Data excerpts:
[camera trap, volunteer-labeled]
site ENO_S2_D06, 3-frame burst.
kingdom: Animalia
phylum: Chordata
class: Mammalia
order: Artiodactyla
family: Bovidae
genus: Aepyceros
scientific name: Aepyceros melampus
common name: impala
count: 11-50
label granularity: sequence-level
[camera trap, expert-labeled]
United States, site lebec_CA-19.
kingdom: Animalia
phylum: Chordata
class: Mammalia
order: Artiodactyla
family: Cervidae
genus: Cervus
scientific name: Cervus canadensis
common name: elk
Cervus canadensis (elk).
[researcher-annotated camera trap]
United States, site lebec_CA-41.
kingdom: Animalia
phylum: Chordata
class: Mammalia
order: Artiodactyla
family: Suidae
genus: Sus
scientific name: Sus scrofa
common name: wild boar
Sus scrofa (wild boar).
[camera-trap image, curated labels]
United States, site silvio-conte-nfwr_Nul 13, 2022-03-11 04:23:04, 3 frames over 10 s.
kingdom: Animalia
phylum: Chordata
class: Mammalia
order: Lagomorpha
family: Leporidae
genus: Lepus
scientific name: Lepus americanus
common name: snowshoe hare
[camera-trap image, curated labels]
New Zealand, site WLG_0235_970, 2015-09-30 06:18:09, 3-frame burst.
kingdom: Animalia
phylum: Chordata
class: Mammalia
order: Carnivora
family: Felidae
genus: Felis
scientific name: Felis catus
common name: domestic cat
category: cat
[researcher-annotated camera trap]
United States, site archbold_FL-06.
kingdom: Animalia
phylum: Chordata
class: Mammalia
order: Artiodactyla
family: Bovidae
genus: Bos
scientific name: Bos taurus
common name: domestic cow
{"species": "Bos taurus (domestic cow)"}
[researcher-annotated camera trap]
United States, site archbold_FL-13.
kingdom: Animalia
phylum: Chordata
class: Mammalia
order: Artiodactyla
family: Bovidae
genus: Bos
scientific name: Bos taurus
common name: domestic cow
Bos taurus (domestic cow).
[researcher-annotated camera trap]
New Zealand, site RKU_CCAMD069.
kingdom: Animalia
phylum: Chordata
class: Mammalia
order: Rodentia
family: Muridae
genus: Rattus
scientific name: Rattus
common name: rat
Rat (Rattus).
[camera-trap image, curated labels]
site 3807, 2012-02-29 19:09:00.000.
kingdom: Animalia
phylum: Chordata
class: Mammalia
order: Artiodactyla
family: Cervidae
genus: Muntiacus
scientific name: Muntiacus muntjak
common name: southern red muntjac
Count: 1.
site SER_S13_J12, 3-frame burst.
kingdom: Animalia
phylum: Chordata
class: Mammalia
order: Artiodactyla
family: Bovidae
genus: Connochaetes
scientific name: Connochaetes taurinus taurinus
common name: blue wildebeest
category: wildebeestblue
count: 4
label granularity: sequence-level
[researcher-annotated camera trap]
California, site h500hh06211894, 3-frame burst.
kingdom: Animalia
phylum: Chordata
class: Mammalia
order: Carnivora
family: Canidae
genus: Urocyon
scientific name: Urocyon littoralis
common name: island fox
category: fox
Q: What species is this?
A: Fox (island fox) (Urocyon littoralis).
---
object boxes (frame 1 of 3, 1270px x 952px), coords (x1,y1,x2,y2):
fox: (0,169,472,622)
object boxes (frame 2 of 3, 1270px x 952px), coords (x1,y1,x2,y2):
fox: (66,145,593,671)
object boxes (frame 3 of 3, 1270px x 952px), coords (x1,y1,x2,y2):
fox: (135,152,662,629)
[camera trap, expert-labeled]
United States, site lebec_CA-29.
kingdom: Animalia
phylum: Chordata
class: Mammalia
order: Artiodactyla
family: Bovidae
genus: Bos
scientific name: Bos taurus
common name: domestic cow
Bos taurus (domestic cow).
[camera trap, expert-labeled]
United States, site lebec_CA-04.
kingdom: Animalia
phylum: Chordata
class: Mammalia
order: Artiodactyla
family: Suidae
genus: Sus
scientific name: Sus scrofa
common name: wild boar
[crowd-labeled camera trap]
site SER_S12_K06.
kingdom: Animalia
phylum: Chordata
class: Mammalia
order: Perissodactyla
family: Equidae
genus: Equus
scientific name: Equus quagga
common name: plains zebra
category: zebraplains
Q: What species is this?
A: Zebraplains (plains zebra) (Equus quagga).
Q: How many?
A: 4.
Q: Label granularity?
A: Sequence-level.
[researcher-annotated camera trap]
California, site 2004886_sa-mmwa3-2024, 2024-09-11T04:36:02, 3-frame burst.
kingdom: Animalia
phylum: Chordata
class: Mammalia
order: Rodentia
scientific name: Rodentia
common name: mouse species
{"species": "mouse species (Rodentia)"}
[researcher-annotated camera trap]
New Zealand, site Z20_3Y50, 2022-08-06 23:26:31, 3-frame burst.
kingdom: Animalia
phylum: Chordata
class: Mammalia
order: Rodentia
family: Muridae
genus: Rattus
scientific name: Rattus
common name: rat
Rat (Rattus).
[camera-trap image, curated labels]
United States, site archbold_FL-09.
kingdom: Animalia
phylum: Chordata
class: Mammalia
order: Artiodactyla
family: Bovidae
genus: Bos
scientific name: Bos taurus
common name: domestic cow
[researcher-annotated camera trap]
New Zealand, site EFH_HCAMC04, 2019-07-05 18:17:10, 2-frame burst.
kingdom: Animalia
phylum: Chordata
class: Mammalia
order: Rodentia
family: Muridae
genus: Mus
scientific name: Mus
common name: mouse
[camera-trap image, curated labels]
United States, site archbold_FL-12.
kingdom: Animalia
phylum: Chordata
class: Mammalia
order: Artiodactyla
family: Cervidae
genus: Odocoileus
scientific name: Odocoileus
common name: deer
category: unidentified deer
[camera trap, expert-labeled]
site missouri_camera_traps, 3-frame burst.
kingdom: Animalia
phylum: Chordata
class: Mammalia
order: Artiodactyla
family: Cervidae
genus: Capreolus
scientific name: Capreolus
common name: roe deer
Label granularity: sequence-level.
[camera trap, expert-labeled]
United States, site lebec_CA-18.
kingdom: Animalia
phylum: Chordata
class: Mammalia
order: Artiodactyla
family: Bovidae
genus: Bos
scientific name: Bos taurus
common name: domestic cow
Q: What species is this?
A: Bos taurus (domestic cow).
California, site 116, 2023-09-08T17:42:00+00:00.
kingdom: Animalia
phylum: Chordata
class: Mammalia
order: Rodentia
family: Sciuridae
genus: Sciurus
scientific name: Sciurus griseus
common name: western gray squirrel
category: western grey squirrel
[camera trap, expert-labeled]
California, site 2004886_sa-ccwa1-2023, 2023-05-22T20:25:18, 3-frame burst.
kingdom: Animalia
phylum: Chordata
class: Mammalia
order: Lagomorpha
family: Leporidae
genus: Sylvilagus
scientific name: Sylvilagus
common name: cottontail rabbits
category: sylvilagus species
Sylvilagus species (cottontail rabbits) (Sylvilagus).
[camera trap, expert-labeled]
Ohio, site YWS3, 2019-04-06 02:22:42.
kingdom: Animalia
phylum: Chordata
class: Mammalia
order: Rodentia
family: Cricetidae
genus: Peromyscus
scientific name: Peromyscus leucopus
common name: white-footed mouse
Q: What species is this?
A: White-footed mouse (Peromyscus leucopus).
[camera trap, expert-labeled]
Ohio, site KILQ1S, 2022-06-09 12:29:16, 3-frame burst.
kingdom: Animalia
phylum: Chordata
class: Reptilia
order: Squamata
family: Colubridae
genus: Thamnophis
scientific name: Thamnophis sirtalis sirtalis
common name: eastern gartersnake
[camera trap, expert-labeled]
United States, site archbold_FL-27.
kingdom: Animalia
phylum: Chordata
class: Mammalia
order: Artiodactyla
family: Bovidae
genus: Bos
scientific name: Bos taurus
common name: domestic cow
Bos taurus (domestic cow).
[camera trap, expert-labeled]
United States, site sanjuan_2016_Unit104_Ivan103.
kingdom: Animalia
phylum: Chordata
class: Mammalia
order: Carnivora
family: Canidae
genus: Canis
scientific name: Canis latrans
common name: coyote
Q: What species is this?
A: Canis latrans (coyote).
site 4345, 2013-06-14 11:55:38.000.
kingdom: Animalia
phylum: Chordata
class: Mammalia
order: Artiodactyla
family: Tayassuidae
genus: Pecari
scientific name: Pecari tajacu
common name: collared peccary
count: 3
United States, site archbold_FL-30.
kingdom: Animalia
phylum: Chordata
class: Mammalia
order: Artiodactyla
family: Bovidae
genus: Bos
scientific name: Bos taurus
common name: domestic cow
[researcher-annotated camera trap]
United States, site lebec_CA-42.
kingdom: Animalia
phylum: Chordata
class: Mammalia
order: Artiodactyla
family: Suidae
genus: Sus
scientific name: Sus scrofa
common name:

* _TRY IT_
Scan the entries above for lines with "Ohio" in them, then report how many there are as a plain number.

* _YOUR RESPONSE_
2